I try to skate again, after seeming to stretch the right muscles so that it doesn’t hurt hardly at all, even when I move. Right, left, push. And the pain is so sharp, so bad that it turns my curse into a sob. Why? Why why why?! I just want to move, I want to go, I want to speed and fly and zoom under my own power, why must something always stand in my way? Goddamnit, I want to skate! Fuck this, fuck this shit. I don’t care. I lift my head from the roof of my car where I’d laid it in frustration and pain. I will not let this stop me.

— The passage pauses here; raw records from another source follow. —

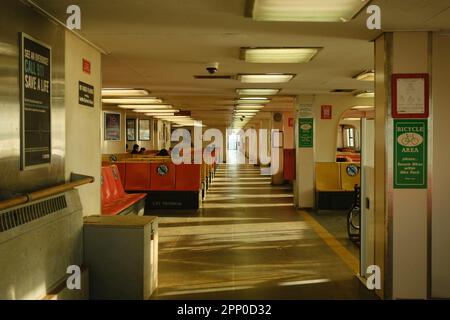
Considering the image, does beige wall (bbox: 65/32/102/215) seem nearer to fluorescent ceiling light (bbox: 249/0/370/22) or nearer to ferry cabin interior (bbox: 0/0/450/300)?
ferry cabin interior (bbox: 0/0/450/300)

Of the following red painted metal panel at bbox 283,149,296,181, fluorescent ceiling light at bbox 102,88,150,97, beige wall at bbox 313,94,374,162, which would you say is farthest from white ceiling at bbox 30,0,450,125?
red painted metal panel at bbox 283,149,296,181

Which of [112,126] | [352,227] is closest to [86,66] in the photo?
[352,227]

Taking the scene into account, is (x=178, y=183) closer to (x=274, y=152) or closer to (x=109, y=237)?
(x=109, y=237)

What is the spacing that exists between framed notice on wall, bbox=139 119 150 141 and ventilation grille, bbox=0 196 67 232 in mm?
16885

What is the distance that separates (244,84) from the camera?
8.62 m

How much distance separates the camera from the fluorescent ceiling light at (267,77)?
7.33 m

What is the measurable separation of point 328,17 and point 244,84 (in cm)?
492

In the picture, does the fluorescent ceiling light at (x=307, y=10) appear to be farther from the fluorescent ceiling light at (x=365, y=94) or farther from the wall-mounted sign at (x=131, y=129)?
the wall-mounted sign at (x=131, y=129)

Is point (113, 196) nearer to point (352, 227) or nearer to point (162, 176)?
point (162, 176)

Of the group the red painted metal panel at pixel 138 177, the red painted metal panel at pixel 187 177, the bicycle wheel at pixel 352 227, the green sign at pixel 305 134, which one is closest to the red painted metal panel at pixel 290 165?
the green sign at pixel 305 134

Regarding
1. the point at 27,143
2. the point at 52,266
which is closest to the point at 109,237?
the point at 52,266

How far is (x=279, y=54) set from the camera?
5.50 m

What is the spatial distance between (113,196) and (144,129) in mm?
13036

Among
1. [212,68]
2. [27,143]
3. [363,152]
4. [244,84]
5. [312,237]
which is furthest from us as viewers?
[244,84]
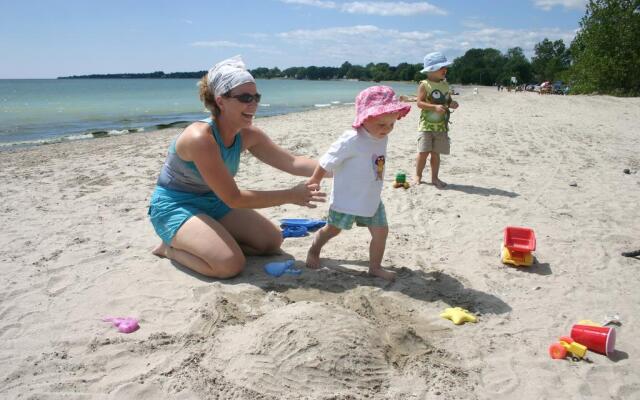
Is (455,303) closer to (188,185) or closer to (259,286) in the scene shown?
(259,286)

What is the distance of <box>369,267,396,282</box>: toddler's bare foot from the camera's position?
392 centimetres

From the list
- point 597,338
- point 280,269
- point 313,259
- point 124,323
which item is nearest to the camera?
point 597,338

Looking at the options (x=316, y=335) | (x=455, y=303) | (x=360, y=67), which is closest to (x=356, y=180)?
(x=455, y=303)

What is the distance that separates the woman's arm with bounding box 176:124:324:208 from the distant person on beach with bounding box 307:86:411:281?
0.54 feet

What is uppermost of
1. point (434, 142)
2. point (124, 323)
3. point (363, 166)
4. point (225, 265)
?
point (363, 166)

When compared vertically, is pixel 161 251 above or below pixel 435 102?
below

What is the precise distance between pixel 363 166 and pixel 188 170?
1.56 metres

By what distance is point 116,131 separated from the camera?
16.6 meters

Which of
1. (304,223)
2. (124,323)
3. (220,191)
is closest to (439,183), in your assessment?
(304,223)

I pull the ipod from my pocket. I put it on a playlist I made, called “songs to kick ass by”, containing songs like “Red Bull of Jurez” by Frodus, “Acropolis” by CopyCopy and “Another Burnin’ City” by the Dingees. That’s better. Right, left, deep breath, Spoon’s “Back To The Life” . . . push off. Keep pushing, moving, muscles will function despite their destruction. Ignore the burn, the scream of my own body.
“I’ll kill you before I let you stop me”, I say aloud to my legs, my body, my board, the parts of me that want me to turn around, call my mom, take some pain killers and go home. I will not let this stop me.
The music is kicking my ass. Each song encourages me to keep going, let my muscles rip for the sake of the wind and the movement. I knew it would. I am my own harshest master. Each time I want to stop, I turn the music up, switch the song. Louder! Drown out the pain with life. I’m ready to quit, but then Bright Eyes’ “Let’s Not Shit Ourselves” is in my ears and I’ve got to skate along to that “goddamn song for all you goddamn people”. Each contact with the asphalt is torture, each stumble (which get fewer and fewer) seems to rip my leg from its socket. But the movement, the gliding, the forward momentum of this sport, this life, is worth much more than the price I’m paying. I go and go and go and I can feel the earth move beneath my wheels and sometimes it feels like I’m the one making it turn . . . Dave Eggars’ words fit. I push off the ground with my agonistic leg, and it means enough to me to push though it hurts, I might as well be rotating the earth on it’s axis. It is worth that much, to move this way.
Finally, I skid on a patch of gravel and catch my entire weight on the column of my right leg. I swear, the ball of my hip joint must have crunched something as it slammed into the socket. Ok, I’m done.
I sit in my car, door open, sweat pouring, ipod still going. The Dingees come on. Aw, fuck, I shake my head and know I can’t help it. I play them through the car speakers, knowing I won’t be able to sit here much longer before I’m driven to the board again. I laugh as I chug water, start “Ghetto Box Smash” over again, and with a clatter and a grunt, I’m off again.
This band, this album (Armegeddon Massive) is perfect for me, for this moment. The roughness, the passion, the joyful anger and abandonment. Riot! Smash! In a flash I abandon, no responsibilities! Youth! I am 14 years old, the way I should have been. I am a child without the desire to be adult. I am youthful and proud and happy and satisfied with smooth concrete. I have all possibility and strength, I can overcome pain and gravity and other people all for the sake of this movement. I will put a brick through the other guy’s windshield. I will take you all on. Nothing will stop me. Ever. Unless I let it.
Eventually, I collapse. My leg will not obey my commands, the pain is constant. It still is, now, hours later. I drove home, windows down and music loud. No other life but this. It is worth it. It. Is. Worth. It.